自分を知るというテーマで、心には欲望、思考、智慧(ちえ)の三つの要素があるというお話をしてきました。
今回は、智慧の性質の一つである愛について考えていきたいと思います。
心の三つの要素は、下のもの(欲望)より上のもの(智慧)の方がより精妙であると言われます。
精妙とは繊細というような意味ですが、「智慧が欲望より繊細?」と考えるとよく分かりませんね。
精妙と言われた場合、よりエネルギーが強いと考えることができます。
例えば、ヨガでは
体は粗大であり、心は精妙である
と言われます。
これはもちろん、体は目に見える、心は目に見えないという面もありますが、体を支配しているのが心である意味でもあります。
心がひどく動揺している時は、体にも不調が現れます。また、体が疲れたり傷ついたりしても、何かに強く集中していれば疲れや痛みを感じないことがあります。

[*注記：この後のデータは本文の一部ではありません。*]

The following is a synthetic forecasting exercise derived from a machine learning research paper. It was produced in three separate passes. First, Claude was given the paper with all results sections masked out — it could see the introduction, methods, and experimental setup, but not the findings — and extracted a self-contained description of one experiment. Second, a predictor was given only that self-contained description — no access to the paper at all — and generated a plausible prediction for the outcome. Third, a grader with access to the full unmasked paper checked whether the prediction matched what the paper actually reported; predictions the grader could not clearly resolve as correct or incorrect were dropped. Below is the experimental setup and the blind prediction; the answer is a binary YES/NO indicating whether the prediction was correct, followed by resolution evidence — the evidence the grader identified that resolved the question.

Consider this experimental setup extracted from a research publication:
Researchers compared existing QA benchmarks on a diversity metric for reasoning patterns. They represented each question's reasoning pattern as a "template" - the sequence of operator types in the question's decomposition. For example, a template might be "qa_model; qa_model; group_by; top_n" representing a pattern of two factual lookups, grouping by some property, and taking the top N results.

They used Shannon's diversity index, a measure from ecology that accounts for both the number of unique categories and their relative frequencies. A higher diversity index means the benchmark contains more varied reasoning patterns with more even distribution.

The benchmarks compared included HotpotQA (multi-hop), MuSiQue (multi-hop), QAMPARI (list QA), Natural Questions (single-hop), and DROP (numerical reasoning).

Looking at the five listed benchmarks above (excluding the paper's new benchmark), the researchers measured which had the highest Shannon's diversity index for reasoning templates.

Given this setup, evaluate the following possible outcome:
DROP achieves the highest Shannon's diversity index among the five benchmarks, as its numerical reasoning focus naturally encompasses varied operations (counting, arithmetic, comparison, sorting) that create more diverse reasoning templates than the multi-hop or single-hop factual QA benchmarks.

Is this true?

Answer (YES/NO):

さて、欲望、思考、愛(ここからは智慧とせずに愛に置き換えて考えます)、この三つについて考えた時、どれが一番エネルギーが強いと言えるのでしょうか?
欲望のエネルギー
あれが食べたい!これが欲しい!あの子と付き合いたい!という肉体的な欲望のために動く力
思考のエネルギー
あの人より優れてる、あの人には負けない、あの人より偉くなりたいという自己顕示欲のために働く力
愛のエネルギー
誰かのために働きたい、困っている人を救いたいという愛の力
どうでしょう?
これは個人差があるかもしれません。
「愛、と言いたいけど、まだまだ欲望のエネルギーが強いな」
とか、
「愛もちょっとはあるけど、基本的には思考のエネルギーかな」
とか。
まあ、いろいろですよね。
けれど、人が最も強い力を出せるのが愛なんですよね。
ちょっと考えてみましょう。
目の前にガレキの山があります。
そこに一人のお金持ちの紳士がやってきました。
その人がこう言います。
「ここに私の家を建てたいのだが、このガレキの山が邪魔なんだ。100万円あげるから、これを今すぐ片付けてくれないか?」
このとき欲望はこのように思います。
「なんて素晴らしい話だ!100万円もあれば好きなものが買えるな。終わったら温泉でゆっくりしてもいいし、美味しいものもたくさん食べよう。よし、3日で終わらせるぞ」
そして、一生懸命ガレキを片付け始めます。
次はこんな話です。
ガレキの山の前に世界中の力自慢が集まりました。そこでこのように言います。
「これは力持ちの世界一を決める競技だ!このガレキの山を最も早く片付けた者に、金のメダルとこの偉大な競技の歴史に名を残す名誉を与えよう」
そのとき思考はこう考えます。
「私が世界で最も力が強いということを、この機会に証明してやる。奴らが3日で片付けるなら、俺は2日で終わらせるぞ!」
そして、必死にガレキを片付け始めます。
そしてこれが最後のお話です。
ガレキの山の前で子供が泣いています。
「地震で家が倒れたんです!お母さんがまだ中で生き埋めになっています。助けてください!」
そのとき愛は、もはや何も言わずに、昼夜を問わず必死でガレキをどかし、その子の母親を助けます。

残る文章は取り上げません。